Universal Image Segmentation
Since 2020, models like DETR, MaskFormer, and now Mask2Former have adopted a unified "mask classification" paradigm, replacing the traditional per-pixel classification for semantic segmentation. Mask2Former improves upon its predecessors by enhancing the architecture to handle instance segmentation as well. It uses a backbone (ResNet or Swin Transformer) to extract features, a pixel decoder to refine them, and a Transformer decoder to produce binary masks and class predictions.
OneFormer takes this further by achieving state-of-the-art on all three tasks after training solely on a panoptic dataset. It adds a text encoder that conditions the model on the desired task (instance, semantic, or panoptic), making it more accurate but slower than Mask2Former. Both models are available in 🤗 Transformers.
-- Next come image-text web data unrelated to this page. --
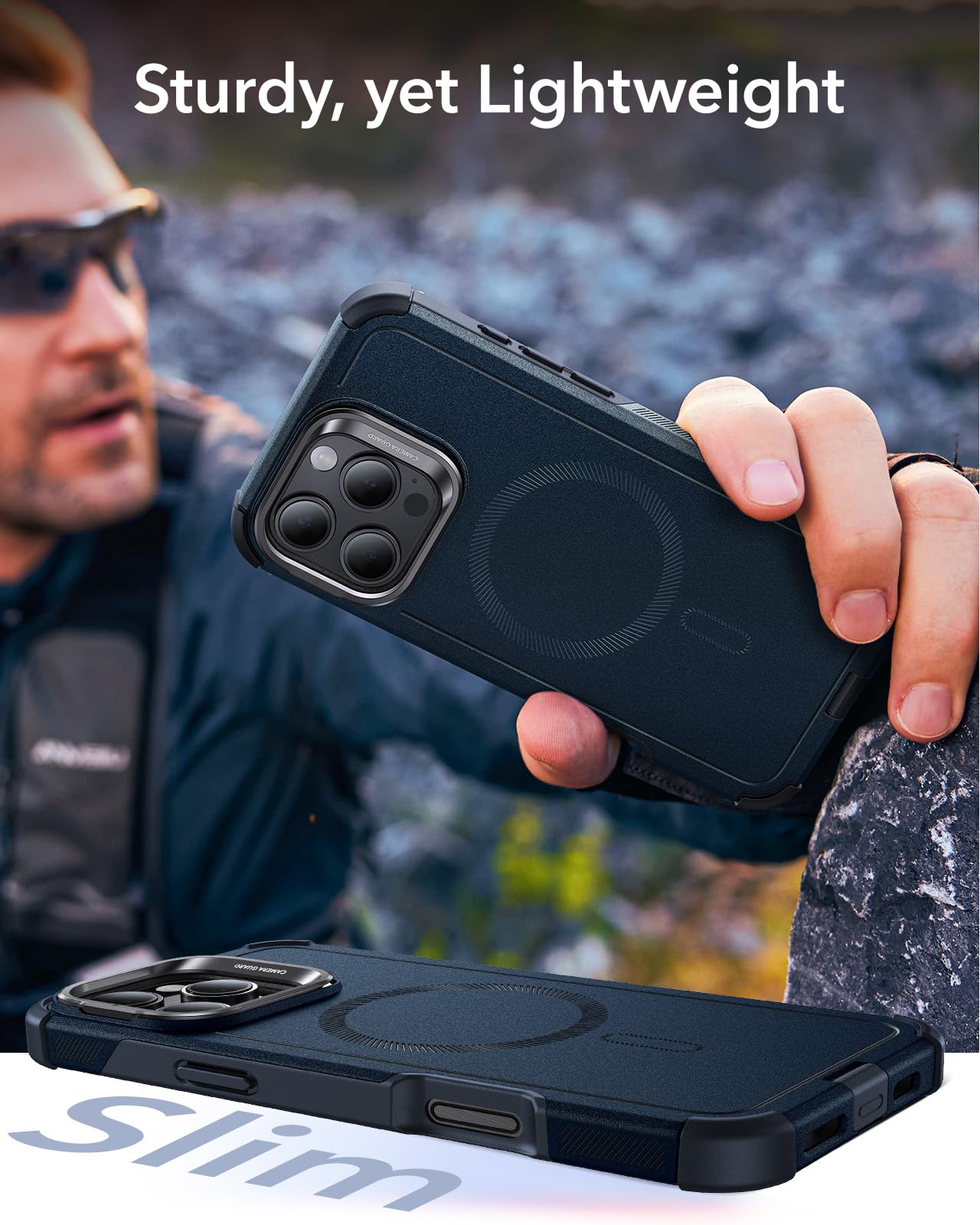Foto 7 pulgar | Funda De Teléfono Esr Cyber Series Con Soporte Para Iphone 16 Pro Max - Venta Internacional.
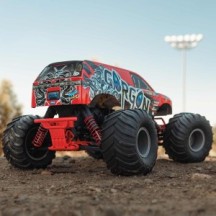 Arrma 1-10 GORGON 2WD RTR Brushed Monster Truck Battery & Charger Included Red ARA3230ST2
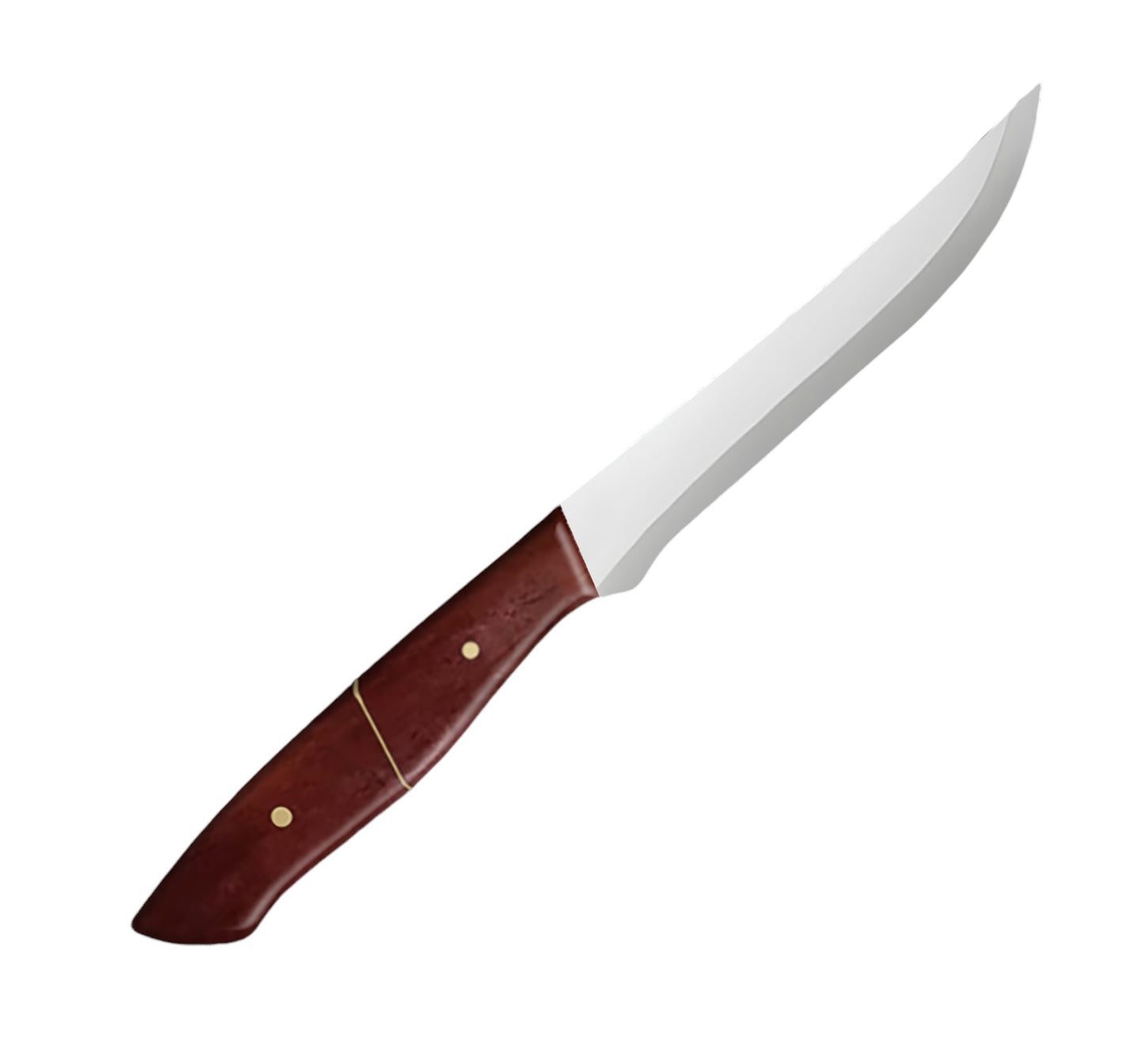 10-inch steak knife with a stainless steel blade and a polished brown camel bone handle, designed for effortless meat cutting and presented in a stylish carry box for gifting.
Inference with Mask2Former and OneFormer
Using these models is straightforward. Instantiate a pretrained checkpoint and processor from the Hugging Face Hub. For example, to load a Mask2Former model trained on COCO panoptic segmentation:
from transformers import AutoImageProcessor, Mask2FormerForUniversalSegmentation
processor = AutoImageProcessor.from_pretrained("facebook/mask2former-swin-tiny-coco-panoptic")
model = Mask2FormerForUniversalSegmentation.from_pretrained("facebook/mask2former-swin-tiny-coco-panoptic")
Process an image, run inference, and post-process the results to obtain segmentation masks.
Fine-tuning Mask2Former and OneFormer
Both models can be fine-tuned on custom datasets. The 🤗 Transformers library provides training scripts and examples. Fine-tuning follows standard practices: load a pretrained model, replace the last layer to match the number of classes, and train using a suitable loss (e.g., cross-entropy for semantic segmentation).
Conclusion
Mask2Former and OneFormer represent a paradigm shift in image segmentation, enabling a single model to handle all segmentation tasks. Their availability in 🤗 Transformers makes them accessible for both research and production use.